89% of CTOs plan to embrace outsourcing in the future 

89% of CTOs plan to embrace outsourcing in the future 

Research from STX Next has found that almost nine in 10 CTOs (89%) plan to outsource software development or IT expertise in the future. This is despite the fact that 59% are not currently outsourcing, indicating that it is set for a resurgence. 

The findings were taken from STX Next’s 2021 Global CTO Survey, which polled over 500 CTOs.  

Outsourcing has experienced a lull in popularity, with 46% of CTOs having never outsourced technical talent before, while 43% have done it in the past but stopped. The reasons for ceasing outsourcing include:  

  • Low-quality work 
  • Lack of strong relationships with external partners 
  • Communication issues  
  • A poor cultural fit 

However, outsourcing still has major appeal if prospective partners abroad up their game. Of those who have outsourced, 39% have done so globally, while 33% have outsourced within the same continent. 

“Outsourcing might have become less of a focus for CTOs in recent years, but our figures show that tech leaders remain very much open to the idea and are exploring how it could work for their business in the future,” said Maciej Dziergwa, CEO of STX Next. “There are many different ways to outsource software development and IT capabilities, but nearshoring – where companies engage partners in other countries but within a similar region or time zone – has potential to deliver the benefits of outsourcing while avoiding the pitfalls of the past. 

“For example, choosing a partner in a neighbouring country or on the same continent enables the outsourcing business to closely vet the credentials of prospective partners. Once work has started, the lack of significant time differences or cultural and language barriers helps form close, lasting relationships where outsourced teams gain a comprehensive understanding of their clients’ goals and requirements and their roles in helping achieve them.” 

To make the most of this desire to outsource in future, Dziergwa believes it is now up to IT firms and software development houses to do more to build trust with would-be partners in the quality of their work. 

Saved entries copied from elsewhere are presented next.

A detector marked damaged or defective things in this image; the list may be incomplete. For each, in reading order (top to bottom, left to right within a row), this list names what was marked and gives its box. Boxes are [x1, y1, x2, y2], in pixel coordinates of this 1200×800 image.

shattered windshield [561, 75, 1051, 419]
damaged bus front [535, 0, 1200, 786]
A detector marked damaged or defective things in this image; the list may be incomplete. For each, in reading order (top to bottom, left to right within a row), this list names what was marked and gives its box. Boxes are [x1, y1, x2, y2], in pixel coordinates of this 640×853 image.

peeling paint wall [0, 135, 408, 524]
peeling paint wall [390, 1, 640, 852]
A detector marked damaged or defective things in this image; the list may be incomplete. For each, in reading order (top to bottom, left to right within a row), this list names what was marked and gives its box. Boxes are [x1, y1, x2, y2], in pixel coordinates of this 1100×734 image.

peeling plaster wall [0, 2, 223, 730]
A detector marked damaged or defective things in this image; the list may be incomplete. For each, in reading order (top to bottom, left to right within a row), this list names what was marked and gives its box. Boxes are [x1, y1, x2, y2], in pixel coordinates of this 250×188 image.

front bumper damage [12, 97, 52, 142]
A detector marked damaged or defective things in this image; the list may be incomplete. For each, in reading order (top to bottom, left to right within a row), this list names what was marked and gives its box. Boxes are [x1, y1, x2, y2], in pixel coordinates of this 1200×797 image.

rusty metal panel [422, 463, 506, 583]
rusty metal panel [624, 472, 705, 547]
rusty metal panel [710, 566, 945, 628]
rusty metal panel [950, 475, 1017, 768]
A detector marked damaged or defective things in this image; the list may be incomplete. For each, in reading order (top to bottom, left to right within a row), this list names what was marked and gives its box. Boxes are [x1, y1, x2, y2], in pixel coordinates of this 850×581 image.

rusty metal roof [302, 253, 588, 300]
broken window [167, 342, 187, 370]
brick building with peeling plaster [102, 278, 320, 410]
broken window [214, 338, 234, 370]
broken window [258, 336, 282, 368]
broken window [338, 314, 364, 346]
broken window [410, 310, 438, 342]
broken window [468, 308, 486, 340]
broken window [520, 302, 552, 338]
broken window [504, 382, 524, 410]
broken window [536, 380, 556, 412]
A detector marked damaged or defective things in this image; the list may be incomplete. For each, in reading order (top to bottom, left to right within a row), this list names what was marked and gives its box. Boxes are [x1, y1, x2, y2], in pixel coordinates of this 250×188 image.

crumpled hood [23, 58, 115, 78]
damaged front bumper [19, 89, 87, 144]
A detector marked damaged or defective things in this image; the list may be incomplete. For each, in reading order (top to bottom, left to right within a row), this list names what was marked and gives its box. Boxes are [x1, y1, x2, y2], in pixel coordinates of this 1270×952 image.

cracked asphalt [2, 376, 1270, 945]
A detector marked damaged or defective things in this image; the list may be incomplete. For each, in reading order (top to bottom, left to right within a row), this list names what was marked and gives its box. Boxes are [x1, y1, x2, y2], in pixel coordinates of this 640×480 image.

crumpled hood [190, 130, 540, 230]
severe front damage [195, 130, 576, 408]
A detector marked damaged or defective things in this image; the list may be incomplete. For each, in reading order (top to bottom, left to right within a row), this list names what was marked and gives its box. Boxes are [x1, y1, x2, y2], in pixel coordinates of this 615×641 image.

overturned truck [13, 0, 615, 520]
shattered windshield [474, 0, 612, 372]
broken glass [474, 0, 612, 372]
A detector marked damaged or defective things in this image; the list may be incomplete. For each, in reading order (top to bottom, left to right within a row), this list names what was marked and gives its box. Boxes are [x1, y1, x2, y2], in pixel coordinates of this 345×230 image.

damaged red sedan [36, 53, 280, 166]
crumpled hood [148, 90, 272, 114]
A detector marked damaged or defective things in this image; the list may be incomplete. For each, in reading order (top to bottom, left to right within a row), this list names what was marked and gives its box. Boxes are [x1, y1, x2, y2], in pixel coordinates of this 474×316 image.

“Overall, outsourcing still has great potential and companies want to do it, so the next step is for businesses and their IT partners to figure out how to make it work long-term,” added Dziergwa. “Tech partners need to redouble efforts to improve the quality of their service and go the extra mile to ensure they properly integrate themselves into the companies they work with. This means understanding not just what their clients want in terms of features and functionality, but also the wider business goals they want to achieve by building new software. In short, partners should ensure they build a client’s product as if it were their own.”